** Opdrachten **
- A) Welke wetten worden in het tekstfragment over de bestuurlijke boete in Pijnacker-Nootdorp bij naam genoemd?
- B) Hoe gaat de toelichting op de beleidsregels bestuurlijke boete van Pijnacker-Nootdorp verder? Schrijf een vervolg dat direct aansluit op de laatste zin.

Datum inwerkingtreding | Terugwerkende kracht tot en met | Datum uitwerkingtreding | Betreft | Datum ondertekening Bron bekendmaking | Kenmerk voorstel |
---|---|---|---|---|---|
01-01-2015 | 23-12-2017 | nieuwe regeling | 09-12-2014 Telstar, 17-12-2014 | 14INT09695/BBV14.0677 |
Het college van de gemeente Pijnacker-Nootdorp;
gezien het advies van de afdeling Beleid d.d. 9 december 2014;
gezien het advies van de Adviesraad Werk & Inkomen d.d. 21 november 2014;
gelet op artikel 18a van de Participatiewet (PW) en artikel 20a van de Wet inkomensvoorziening oudere en gedeeltelijk arbeidsongeschikte werkloze werknemers (IOAW) en artikel 20a van de Wet inkomensvoorziening oudere en gedeeltelijk arbeidsongeschikte gewezen zelfstandigen (IOAZ);
vast te stellen de volgende ‘Beleidsregels bestuurlijke boete gemeente Pijnacker-Nootdorp 2015’;
De begripsbepalingen van de Participatiewet, de Wet inkomensvoorziening oudere en gedeeltelijk arbeidsongeschikte werkloze werknemers (IOAW) en de Wet inkomensvoorziening oudere en gedeeltelijk arbeidsongeschikte gewezen zelfstandigen (IOAZ) zijn onverkort op deze beleidsregels van toepassing.
In omstandigheden waarbij de toepassing van bepalingen in deze regels tot onbillijkheden van overwegende aard zou leiden, kan het college ten gunste van de aanvrager van deze regels afwijken.
Artikel 5. Intrekking vorige beleidsregels
De beleidsregels bestuurlijke boete gemeente Pijnacker-Nootdorp worden ingetrokken.
Vastgesteld in de vergadering van 9 december 2014
de secretaris, de burgemeester,
drs. J.P.R. Woudstra mw. F. Ravestein
Toelichting op de Beleidsregels bestuurlijke boete 2015 gemeente Pijnacker-Nootdorp.
Met inwerkingtreding van de Wet aanscherping handhaving- en sanctiebeleid SZW-wetten is de bestuurlijke boete in het leven geroepen. Op grond van artikel 18a van de Participatiewet en artikel 20a in zowel de IOAW als de IOAZ legt het college een bestuurlijke boete op indien er sprake is van schending van de inlichtingenplicht. Er zijn situaties denkbaar waarin het college kan besluiten een lagere boete of in het geheel geen boete op te leggen. Deze bevoegdheid is nader uitgewerkt in deze beleidsregels.

** Aangeleverde gegevens **
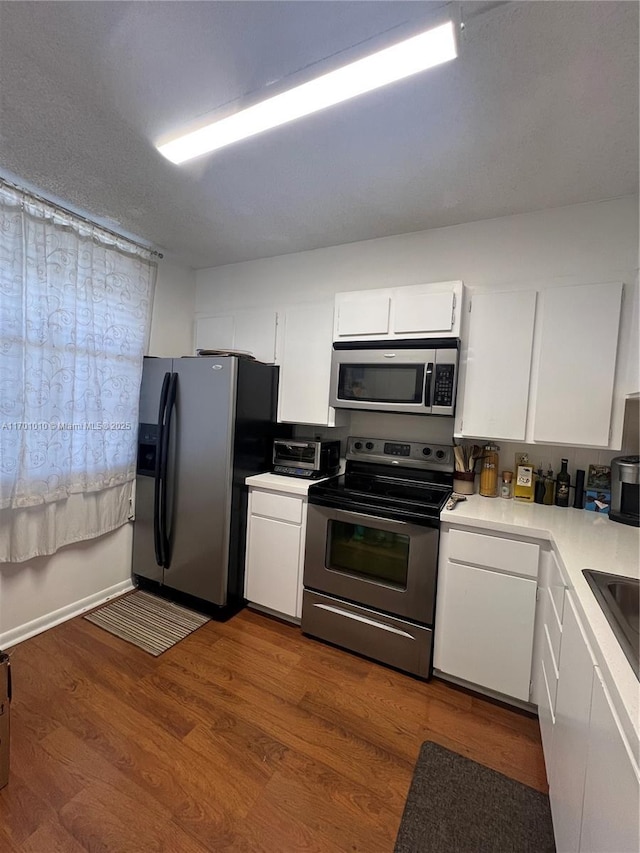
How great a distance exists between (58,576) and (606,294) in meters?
3.57

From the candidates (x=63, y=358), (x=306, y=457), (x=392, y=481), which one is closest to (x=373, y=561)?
(x=392, y=481)

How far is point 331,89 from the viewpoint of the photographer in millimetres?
1156

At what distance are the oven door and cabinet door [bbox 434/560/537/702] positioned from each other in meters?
0.10

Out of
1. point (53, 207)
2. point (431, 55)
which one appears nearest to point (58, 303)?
point (53, 207)

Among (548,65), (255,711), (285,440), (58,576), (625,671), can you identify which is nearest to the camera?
(625,671)

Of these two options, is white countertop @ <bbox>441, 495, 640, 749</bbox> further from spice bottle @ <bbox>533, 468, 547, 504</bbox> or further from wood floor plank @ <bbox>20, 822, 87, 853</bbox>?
wood floor plank @ <bbox>20, 822, 87, 853</bbox>

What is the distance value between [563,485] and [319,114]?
214cm

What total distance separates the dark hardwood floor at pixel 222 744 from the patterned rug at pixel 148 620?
8cm

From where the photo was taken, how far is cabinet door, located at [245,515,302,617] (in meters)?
2.31

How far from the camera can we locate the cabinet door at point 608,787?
0.64 metres

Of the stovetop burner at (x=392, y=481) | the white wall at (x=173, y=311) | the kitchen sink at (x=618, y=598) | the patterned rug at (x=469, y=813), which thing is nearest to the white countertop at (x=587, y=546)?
the kitchen sink at (x=618, y=598)

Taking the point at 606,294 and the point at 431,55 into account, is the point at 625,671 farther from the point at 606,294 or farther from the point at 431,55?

** Resultaten per opdracht **
- A)
- Participatiewet (PW)
- Wet inkomensvoorziening oudere en gedeeltelijk arbeidsongeschikte werkloze werknemers (IOAW)
- Wet inkomensvoorziening oudere en gedeeltelijk arbeidsongeschikte gewezen zelfstandigen (IOAZ)
- Wet aanscherping handhaving- en sanctiebeleid SZW-wetten

- B)
Dit artikel behoeft geen nadere toelichting.
Artikel 2. Hoogte bestuurlijke boete bij nul-fraude
Artikel 18 a, vierde lid van de PW stelt dat het college af kan zien van het opleggen van een bestuurlijke boete als een schending van de inlichtingenplicht niet heeft geleid tot een benadelingsbedrag. Dit wordt ook wel nul-fraude genoemd. Het college kan in dit geval volstaan met een waarschuwing. Als er echter in een periode van twee jaar eerder al een waarschuwing is gegeven voor een schending van de inlichtingenplicht, dan moet het college een boete opleggen.
Artikel 3. Verlagen of afzien bestuurlijke boete
Een bestuurlijke boete wordt opgelegd overeenkomstig de bepalingen van artikel 18a, eerste, tweede en derde lid PW, en van artikel 20a, eerste, tweede en derde lid IOAW/IOAZ. In geval van verminderde verwijtbaarheid van het gedrag van de belanghebbende kan de bestuurlijke boete verlaagd worden. Dit wordt beoordeeld naar de omstandigheden waarin de belanghebbende verkeerde op het moment dat hij de inlichtingenplicht had moeten nakomen.
Van het opleggen van een bestuurlijke boete kan worden afgezien indien daarvoor dringende redenen aanwezig zijn. Wat dringende redenen zijn, is afhankelijk van de concrete situatie en kan niet op voorhand worden vastgelegd. Dit wordt dus individueel beoordeeld. Het moet echter wel gaan om zeer uitzonderlijke gevallen. Het enkele feit dat het de belanghebbende aan financiële middelen ontbreekt om in het bestaan te voorzien, is onvoldoende om te kunnen spreken van dringende redenen.
Bij verminderde verwijtbaarheid kan de bestuurlijke boete in principe met 50% worden verlaagd. Afhankelijk van de omstandigheden waarin de belanghebbende verkeerde op het moment dat hij de inlichtingenplicht had moeten nakomen, kan de bestuurlijke boete met een hoger of lager percentage worden verlaagd.
Het afgeven van een beschikking dat het college afziet van het opleggen van een bestuurlijke boete wegens dringende redenen is van belang in verband met eventuele recidive.
Voor onvoorziene situaties is de hardheidsclausule opgenomen in de beleidsregels. Als toepassing van de overige artikelen leidt tot kennelijke onredelijkheid en onbillijkheid, kan het college van de beleidsregels afwijken.
Artikel 5. Intrekking vorige regels
Dit artikel behoeft geen nadere toelichting.